According to numbers provided by D.C. Superior Court, as of mid-June, Briggs had more than 580 juvenile criminal cases on her docket. Crowell had 700.
At the Department of Behavioral Health (DBH), which conducts all of the juvenile psychiatric evaluations ordered by the court, the crush of juvenile cases has workers struggling to keep up. Numbers provided to WUSA9 by DBH show Family Court-ordered juvenile evaluations had been on a downward trend for years prior to the pandemic. In fiscal year 2018, DBH completed 55 juvenile psychiatric evaluations ordered by the court. In 2019, they completed just 37.
Between October, when the fiscal year began, and June 27, judges have ordered 98 psychiatric evaluations for juveniles – of which DBH has completed less than half. As of the end of June, 42 evaluations were still waiting completion.
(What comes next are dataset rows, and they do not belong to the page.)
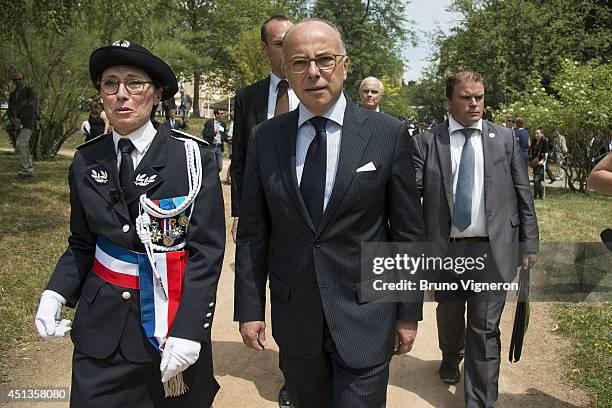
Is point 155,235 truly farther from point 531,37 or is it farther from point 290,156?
point 531,37

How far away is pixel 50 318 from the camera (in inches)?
101

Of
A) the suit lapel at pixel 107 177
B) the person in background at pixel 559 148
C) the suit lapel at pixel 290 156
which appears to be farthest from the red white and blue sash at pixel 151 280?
the person in background at pixel 559 148

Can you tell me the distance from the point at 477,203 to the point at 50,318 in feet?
8.92

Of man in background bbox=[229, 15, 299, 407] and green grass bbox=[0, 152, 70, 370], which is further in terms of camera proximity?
green grass bbox=[0, 152, 70, 370]

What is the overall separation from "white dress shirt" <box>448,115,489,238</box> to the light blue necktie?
26 mm

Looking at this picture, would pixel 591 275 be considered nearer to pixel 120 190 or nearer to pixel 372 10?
pixel 120 190

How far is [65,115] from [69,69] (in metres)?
1.56

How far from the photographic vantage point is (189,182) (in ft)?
8.77

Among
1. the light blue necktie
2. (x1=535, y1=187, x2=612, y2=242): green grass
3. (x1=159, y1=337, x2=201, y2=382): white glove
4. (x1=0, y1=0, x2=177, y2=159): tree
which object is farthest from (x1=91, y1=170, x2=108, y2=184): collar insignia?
(x1=0, y1=0, x2=177, y2=159): tree

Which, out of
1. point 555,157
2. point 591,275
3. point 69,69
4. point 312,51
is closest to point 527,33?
point 555,157

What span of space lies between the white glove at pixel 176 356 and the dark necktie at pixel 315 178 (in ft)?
2.44

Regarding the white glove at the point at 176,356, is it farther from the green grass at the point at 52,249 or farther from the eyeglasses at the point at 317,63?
the green grass at the point at 52,249

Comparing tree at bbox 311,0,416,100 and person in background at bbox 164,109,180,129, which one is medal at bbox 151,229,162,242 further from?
tree at bbox 311,0,416,100

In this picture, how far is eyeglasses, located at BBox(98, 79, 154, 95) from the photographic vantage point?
260cm
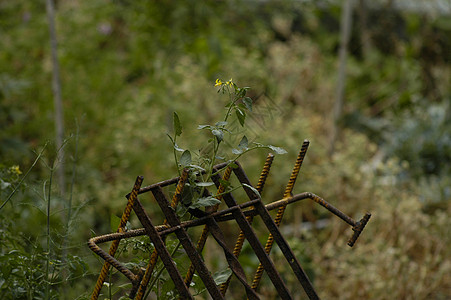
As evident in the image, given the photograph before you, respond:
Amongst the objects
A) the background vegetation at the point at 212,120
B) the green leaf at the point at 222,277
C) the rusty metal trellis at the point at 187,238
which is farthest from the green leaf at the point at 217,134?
the background vegetation at the point at 212,120

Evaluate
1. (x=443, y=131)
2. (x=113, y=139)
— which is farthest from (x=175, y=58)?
(x=443, y=131)

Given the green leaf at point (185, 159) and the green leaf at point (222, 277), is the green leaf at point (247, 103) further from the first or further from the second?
the green leaf at point (222, 277)

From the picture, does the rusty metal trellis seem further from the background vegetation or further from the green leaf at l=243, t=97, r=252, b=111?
the background vegetation

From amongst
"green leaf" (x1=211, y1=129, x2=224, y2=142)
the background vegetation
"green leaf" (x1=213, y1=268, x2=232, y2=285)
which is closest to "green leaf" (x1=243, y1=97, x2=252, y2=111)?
"green leaf" (x1=211, y1=129, x2=224, y2=142)

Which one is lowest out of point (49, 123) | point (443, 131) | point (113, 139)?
point (443, 131)

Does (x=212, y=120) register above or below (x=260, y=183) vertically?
above

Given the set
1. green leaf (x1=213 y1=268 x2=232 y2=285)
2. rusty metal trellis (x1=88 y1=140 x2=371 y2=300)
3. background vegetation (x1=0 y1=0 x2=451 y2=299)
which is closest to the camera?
rusty metal trellis (x1=88 y1=140 x2=371 y2=300)

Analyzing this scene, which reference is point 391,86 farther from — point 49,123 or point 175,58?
point 49,123

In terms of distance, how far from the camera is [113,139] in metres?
3.13

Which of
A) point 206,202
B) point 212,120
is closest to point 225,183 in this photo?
point 206,202

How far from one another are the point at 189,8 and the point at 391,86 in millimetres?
2383

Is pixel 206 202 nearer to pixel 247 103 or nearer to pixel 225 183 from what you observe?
pixel 225 183

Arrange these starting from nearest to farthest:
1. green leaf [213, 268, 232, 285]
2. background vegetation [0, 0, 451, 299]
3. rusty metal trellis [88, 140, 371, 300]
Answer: rusty metal trellis [88, 140, 371, 300] → green leaf [213, 268, 232, 285] → background vegetation [0, 0, 451, 299]

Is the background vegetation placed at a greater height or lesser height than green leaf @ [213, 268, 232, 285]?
greater
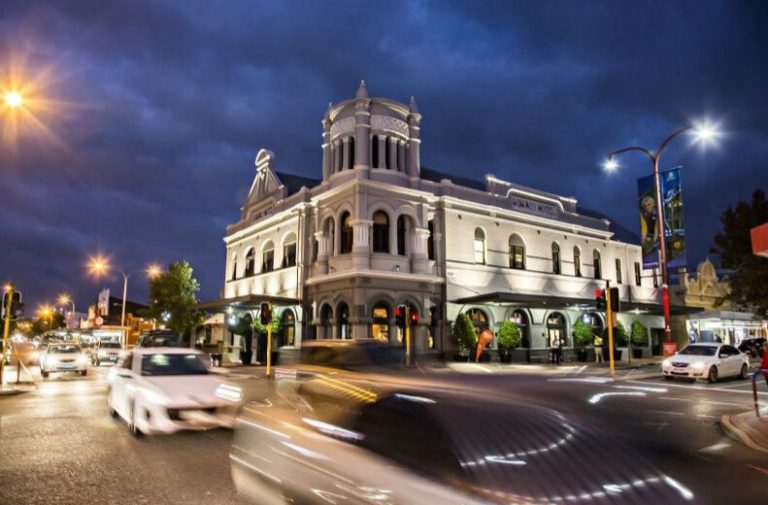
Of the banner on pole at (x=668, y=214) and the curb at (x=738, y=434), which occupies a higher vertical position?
the banner on pole at (x=668, y=214)

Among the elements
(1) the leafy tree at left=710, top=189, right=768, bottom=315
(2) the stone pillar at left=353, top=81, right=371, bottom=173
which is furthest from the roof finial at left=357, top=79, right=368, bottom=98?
(1) the leafy tree at left=710, top=189, right=768, bottom=315

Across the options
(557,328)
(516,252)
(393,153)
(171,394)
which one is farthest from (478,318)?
(171,394)

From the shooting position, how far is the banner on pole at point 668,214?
20141 mm

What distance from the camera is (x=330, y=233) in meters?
29.6

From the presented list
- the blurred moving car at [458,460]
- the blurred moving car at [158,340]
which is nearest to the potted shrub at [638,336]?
the blurred moving car at [158,340]

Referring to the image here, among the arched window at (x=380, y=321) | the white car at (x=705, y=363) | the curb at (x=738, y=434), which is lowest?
the curb at (x=738, y=434)

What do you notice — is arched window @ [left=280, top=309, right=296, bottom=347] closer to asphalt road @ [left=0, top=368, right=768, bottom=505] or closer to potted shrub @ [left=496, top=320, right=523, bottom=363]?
potted shrub @ [left=496, top=320, right=523, bottom=363]

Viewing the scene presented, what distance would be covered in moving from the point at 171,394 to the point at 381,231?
1962 centimetres

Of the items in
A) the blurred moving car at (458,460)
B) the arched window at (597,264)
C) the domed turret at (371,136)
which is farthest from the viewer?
the arched window at (597,264)

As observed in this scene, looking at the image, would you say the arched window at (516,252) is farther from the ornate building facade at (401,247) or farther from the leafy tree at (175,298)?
the leafy tree at (175,298)

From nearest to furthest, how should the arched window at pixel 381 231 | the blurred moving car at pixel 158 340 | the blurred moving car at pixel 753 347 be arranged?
the arched window at pixel 381 231 → the blurred moving car at pixel 158 340 → the blurred moving car at pixel 753 347

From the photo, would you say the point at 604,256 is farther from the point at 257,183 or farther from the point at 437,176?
the point at 257,183

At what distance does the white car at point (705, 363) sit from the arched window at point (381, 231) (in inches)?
555

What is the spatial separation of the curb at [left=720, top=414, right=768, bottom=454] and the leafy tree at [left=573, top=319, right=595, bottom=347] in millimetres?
21853
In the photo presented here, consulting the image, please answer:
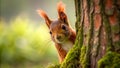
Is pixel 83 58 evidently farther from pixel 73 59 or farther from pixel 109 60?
pixel 109 60

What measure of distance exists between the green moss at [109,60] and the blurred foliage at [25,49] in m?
4.22

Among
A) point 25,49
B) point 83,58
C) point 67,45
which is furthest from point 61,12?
point 25,49

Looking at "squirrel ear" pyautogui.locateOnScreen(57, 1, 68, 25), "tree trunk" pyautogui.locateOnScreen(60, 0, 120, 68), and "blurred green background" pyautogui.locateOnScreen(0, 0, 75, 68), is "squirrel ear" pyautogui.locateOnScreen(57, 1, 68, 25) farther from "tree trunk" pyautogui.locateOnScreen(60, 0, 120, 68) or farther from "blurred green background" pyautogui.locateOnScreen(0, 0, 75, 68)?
"blurred green background" pyautogui.locateOnScreen(0, 0, 75, 68)

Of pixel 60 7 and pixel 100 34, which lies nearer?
pixel 100 34

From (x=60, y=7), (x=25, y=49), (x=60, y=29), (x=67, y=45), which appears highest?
(x=60, y=7)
Each represents a juvenile whose case can’t move forward – and who can’t begin receiving the mental health treatment they need – until judges have the evaluations in hand.
A DBH spokeswoman acknowledged the agency has seen an influx of evaluation orders since the pandemic, and said they work to “ensure that an evaluation is completed as soon as possible so every child can get treatment and support when needed.”
For Aaron’s mother, the frustration with her son’s months-long wait for help has boiled over.
“I was told he should be placed by the end of March, early to mid-April,” she said. “That didn’t happen.”
DYRS told Aaron’s mother he’s finally been approved for placement at the Brooksville Youth Academy, a PRTF outside of Tampa, Florida. But to date, he still hasn’t been transferred outside of D.C. His mother said he was recently moved to the New Beginnings Youth Development Center in Laurel – without any notification, she said, from DYRS. She told WUSA9 if she had the opportunity to speak to D.C.’s leaders, she’d have a simple message for them.
“They have to do better,” she said. “I mean, it’s simple as that. All of the facts and evidence is right before you. You have to take action. You have to do better.”